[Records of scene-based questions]
+++
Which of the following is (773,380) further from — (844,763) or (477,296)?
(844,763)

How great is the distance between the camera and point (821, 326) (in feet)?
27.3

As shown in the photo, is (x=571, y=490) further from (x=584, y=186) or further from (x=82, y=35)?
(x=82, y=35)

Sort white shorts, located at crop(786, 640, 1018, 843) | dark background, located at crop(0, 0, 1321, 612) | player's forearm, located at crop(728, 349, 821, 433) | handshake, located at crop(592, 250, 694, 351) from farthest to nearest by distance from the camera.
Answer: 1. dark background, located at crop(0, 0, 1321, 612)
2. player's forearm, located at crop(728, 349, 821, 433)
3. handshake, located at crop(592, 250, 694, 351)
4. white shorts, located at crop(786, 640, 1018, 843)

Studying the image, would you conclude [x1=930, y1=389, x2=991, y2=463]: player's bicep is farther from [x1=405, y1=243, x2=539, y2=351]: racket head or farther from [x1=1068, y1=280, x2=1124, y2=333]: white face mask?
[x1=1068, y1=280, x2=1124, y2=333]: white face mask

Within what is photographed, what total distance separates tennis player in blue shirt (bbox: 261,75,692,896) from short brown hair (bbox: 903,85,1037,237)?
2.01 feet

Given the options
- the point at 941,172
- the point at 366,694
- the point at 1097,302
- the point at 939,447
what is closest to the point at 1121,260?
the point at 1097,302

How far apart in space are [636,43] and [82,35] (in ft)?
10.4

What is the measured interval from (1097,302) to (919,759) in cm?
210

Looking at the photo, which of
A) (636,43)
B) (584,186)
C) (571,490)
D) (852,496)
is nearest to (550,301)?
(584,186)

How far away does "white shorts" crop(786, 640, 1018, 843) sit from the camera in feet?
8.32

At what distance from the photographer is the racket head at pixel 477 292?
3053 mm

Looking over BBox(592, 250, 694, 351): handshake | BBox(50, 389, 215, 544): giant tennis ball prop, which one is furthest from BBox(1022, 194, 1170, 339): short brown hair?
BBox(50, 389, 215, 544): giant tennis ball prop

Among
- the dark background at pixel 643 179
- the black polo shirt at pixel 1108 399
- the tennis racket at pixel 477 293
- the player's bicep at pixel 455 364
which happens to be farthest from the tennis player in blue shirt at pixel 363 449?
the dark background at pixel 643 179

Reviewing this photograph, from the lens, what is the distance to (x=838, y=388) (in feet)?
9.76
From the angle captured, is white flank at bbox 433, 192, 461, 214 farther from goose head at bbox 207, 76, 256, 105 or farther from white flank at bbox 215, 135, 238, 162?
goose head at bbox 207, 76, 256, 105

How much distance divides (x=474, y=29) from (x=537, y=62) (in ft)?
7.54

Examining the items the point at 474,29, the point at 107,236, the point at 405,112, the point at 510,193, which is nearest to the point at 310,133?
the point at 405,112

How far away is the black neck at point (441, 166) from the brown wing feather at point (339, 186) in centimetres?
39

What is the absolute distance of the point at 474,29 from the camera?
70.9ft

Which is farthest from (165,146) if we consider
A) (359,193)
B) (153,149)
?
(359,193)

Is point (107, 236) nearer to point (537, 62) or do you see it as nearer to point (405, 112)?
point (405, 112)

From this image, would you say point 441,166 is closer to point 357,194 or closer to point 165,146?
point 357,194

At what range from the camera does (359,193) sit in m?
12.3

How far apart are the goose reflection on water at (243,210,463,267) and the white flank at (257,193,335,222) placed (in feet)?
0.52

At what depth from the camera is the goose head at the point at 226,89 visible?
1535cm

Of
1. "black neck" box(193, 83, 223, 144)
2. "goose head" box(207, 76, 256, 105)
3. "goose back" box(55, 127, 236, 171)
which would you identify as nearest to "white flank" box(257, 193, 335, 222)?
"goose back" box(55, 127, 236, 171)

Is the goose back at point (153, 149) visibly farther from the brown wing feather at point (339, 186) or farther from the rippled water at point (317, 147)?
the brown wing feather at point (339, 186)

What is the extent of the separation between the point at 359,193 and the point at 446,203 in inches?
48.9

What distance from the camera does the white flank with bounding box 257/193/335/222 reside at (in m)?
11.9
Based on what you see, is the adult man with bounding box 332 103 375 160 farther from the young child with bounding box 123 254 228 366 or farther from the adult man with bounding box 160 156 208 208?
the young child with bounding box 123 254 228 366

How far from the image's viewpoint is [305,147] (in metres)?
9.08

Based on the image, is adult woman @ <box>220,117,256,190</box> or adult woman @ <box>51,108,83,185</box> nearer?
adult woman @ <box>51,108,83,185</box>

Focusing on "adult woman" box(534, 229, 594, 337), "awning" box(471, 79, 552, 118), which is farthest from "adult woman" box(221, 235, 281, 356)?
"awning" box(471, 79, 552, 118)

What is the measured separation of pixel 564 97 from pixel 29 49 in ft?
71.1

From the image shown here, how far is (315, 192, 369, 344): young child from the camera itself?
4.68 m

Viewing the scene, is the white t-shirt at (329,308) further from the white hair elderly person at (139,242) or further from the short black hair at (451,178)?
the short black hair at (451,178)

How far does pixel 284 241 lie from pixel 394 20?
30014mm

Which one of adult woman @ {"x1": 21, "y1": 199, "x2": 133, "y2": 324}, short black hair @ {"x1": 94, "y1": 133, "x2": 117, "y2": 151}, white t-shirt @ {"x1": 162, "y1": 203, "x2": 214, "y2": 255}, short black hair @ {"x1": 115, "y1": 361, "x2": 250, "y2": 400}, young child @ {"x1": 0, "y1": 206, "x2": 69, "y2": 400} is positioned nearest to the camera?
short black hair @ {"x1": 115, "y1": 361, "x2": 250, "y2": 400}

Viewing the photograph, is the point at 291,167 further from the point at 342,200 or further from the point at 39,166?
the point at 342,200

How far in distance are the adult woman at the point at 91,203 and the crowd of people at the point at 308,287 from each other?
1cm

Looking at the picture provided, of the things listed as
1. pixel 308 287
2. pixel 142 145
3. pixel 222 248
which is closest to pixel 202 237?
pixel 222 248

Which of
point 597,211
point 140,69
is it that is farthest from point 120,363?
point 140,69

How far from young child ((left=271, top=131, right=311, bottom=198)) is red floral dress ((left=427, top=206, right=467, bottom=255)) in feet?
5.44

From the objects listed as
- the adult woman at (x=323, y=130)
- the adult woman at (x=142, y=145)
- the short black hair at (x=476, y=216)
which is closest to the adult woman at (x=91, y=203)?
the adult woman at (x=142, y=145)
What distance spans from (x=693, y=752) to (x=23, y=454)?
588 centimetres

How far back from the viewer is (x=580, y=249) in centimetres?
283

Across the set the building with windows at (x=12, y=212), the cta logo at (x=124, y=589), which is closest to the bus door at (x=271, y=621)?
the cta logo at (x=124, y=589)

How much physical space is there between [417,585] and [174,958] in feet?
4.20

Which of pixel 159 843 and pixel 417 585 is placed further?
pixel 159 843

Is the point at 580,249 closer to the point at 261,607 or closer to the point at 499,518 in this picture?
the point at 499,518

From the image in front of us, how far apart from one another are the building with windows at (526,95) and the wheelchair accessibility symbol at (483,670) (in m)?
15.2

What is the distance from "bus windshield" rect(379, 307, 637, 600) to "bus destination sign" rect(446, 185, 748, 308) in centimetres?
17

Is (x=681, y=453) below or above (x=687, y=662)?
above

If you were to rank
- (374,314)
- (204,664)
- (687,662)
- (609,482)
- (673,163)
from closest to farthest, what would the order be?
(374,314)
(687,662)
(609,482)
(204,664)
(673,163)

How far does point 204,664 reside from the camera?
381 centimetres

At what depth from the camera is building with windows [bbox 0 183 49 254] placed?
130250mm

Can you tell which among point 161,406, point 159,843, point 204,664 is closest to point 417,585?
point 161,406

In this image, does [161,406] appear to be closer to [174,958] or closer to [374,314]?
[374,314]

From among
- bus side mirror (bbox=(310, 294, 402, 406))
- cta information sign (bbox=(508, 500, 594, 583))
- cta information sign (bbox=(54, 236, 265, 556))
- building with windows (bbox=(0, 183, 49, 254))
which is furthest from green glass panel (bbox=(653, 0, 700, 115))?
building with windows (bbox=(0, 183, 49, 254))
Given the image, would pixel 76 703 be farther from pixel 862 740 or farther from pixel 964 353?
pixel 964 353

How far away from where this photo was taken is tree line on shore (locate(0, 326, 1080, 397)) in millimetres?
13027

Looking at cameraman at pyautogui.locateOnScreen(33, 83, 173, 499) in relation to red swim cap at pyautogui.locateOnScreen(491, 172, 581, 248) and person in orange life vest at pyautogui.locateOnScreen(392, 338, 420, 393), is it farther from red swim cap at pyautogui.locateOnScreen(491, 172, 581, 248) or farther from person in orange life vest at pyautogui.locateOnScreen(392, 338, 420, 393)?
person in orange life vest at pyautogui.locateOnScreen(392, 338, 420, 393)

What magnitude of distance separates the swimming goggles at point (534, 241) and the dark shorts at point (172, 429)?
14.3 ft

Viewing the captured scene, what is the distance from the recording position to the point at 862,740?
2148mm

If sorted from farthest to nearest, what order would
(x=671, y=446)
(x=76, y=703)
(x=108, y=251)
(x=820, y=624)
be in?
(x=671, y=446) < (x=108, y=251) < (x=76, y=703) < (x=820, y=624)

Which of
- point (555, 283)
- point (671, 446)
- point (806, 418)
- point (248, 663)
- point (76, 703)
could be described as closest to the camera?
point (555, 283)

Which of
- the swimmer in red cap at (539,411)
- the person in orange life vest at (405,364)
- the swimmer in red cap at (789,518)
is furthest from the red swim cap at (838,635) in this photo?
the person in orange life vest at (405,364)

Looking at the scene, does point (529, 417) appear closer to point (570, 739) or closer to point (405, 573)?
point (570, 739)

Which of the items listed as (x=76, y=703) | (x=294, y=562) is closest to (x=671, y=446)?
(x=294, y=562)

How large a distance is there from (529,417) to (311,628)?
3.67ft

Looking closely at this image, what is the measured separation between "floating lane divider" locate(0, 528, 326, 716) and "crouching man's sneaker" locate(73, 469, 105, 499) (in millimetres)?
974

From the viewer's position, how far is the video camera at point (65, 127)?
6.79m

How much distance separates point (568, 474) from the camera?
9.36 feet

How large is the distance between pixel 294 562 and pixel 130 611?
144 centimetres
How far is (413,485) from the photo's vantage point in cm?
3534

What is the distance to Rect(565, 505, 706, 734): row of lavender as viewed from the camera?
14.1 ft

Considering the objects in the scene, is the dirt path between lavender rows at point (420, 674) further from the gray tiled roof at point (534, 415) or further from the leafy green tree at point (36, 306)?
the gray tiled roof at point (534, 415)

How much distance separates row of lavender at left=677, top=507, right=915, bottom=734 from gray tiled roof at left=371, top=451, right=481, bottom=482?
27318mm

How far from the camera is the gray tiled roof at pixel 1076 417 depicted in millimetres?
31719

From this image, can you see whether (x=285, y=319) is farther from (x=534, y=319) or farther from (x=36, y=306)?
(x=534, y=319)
+++
### Written exercise:
Repeat only the lines running from the line that contains "Considering the objects" through the last line above, inclusive.

### Complete output:
Considering the objects in the scene, is the dirt path between lavender rows at point (420, 674) further from the gray tiled roof at point (534, 415) or further from the leafy green tree at point (36, 306)?
the gray tiled roof at point (534, 415)

How much distance separates row of lavender at left=677, top=507, right=915, bottom=734 from gray tiled roof at left=371, top=451, right=481, bottom=482?
27318mm

How far from the camera is the gray tiled roof at pixel 1076 417 depicted in millimetres?
31719

From this image, can you see whether (x=285, y=319) is farther from (x=534, y=319) or farther from (x=36, y=306)?
(x=534, y=319)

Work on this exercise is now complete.